The Obama administration came to office determined to improve the defense acquisition process. Beginning in 2010, with its Better Buying Power initiative, the Pentagon undertook an effort to improve the acquisition system’s efficiency and reduce the cost of defense goods and services.
A central feature of BBP was the promotion of increased competition among private-sector providers to improve outcomes and lower prices. BBP required greater use of firm fixed price instead of traditional cost-plus contracts.
Unfortunately, some program managers started issuing FFP contracts regardless of the type of work involved. The drive to increase competition also led to an explosion of so-called lowest price technically acceptable contracts and a tendency toward shorter contract performance periods with more frequent recompetes.
Now, the Defense Department’s love affair with competition appears to be waning.
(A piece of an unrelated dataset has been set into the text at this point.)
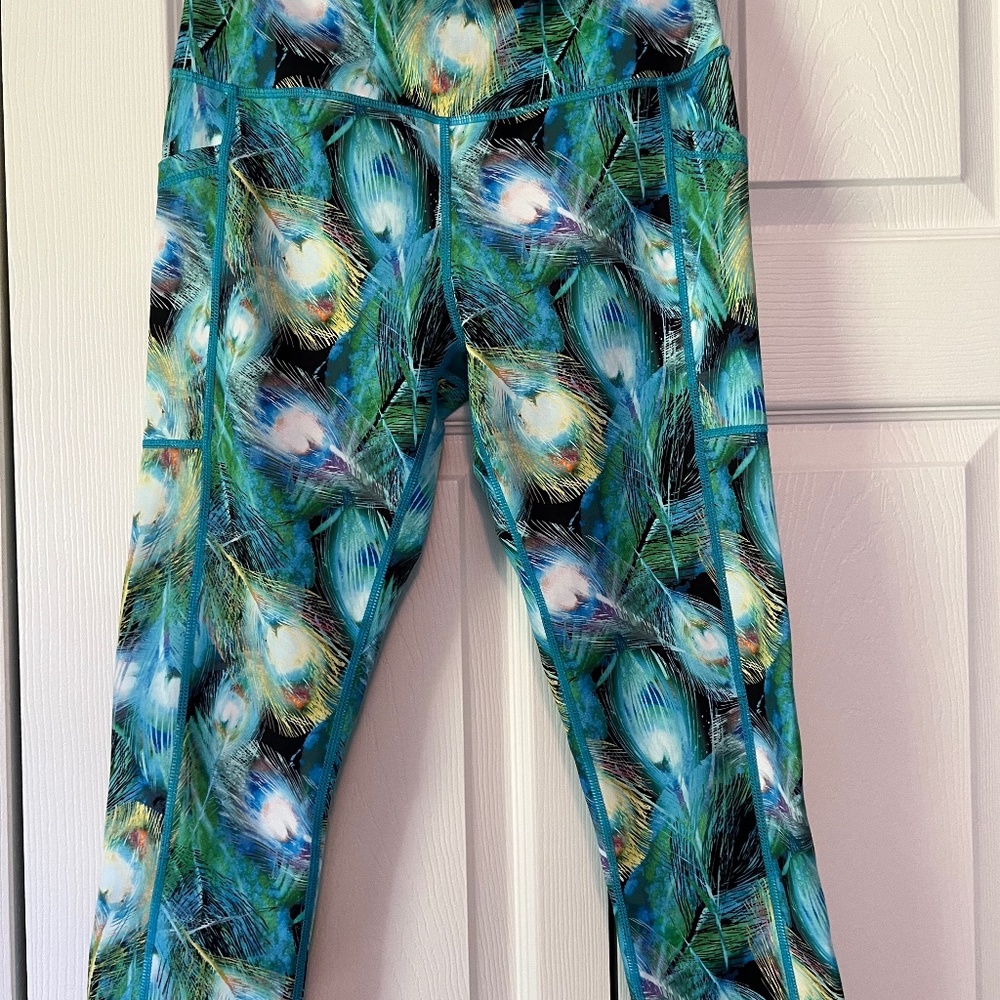 CVG peacock capris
While DoD still acclaims the virtues of competition, the recently announced revision to BBP, dubbed 2.0, makes it clear that a more nuanced definition of best value is required in competitive contracting and that quality and past performance must be considered.
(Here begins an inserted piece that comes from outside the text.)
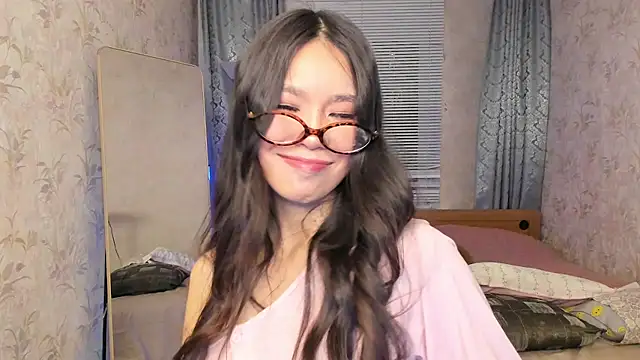 amiya cute online show from 14, 3, 2026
What is the real story on competition as a driver for improved performance and lower cost? When it is good, it can be very, very good. But when it is bad, it is awful. There are cases where DoD’s decision to promote competition seems to have worked, reducing unit costs and improving performance. Many involved standing up a second source to produce an already mature system (AIM 7 and 9, TOW, Hellfire and Tomahawk missiles).
One of the most effective forms of government-promoted competition is the General Services Administration’s system of schedules. Special Operations Command has used these long-term, governmentwide contracts with multiple commercial firms to access vendors for its Survival, Support and Equipment Systems.
Indefinite-delivery, indefinite-quantity contracts with multiple winners, such as the Defense Logistics Agency’s Tailored Logistics Support Program and the Navy’s SeaPort-Enhanced, can ensure competition based on both quality and cost at the task order level.
But there are other cases where the rigid pursuit of competition has led to higher costs and poor outcomes. Studies by the Rand Corp. and the Center for Strategic and Budgetary Assessments have concluded there are many instances, such as when nonrecurring investments are large, in which competition can boost acquisition costs.
For example, most studies concluded that competing production of engines for the new F-35 Joint Strike Fighter would require up to $4 billion in additional nonrecurring costs for a second source and, because the two engines would be different, additional billions in life cycle expenditures. The Pentagon decided these costs would outweigh projected savings from splitting the engine buy between two providers.
There is a clear difference between what I would call natural competition, when companies have enough information, skill and capacity to make credible, sustainable bids and are allowed the time to recoup costs, and forced competition, which is artificially constructed based on policy desiderata.
For major defense system procurement, only a few companies can meet the standards for a natural competition. Even in the commercial world, natural competition tends to take place at the component and subsystem levels.
Forced competitions can be defined as those where qualified alternate sources do not exist or when periods of performance on contracts are reduced to less than an economically sensible period. When IDIQ contracts require winners to compete for every task order, including those they are not qualified to perform, this, too, is a forced competition. The results generally are higher costs to government and the private sector.
Forced competitions ignore the value of incumbency with respect to past performance, acquired knowledge, learning curve and trust between the parties.
DoD needs to be cautious in its drive to increase competitive contracting in a continuing resolution and sequestration environment. The acquisition system needs to promote natural competition but eschew forced competition.
Daniel Gouré is vice president of The Lexington Institute, Arlington, Va.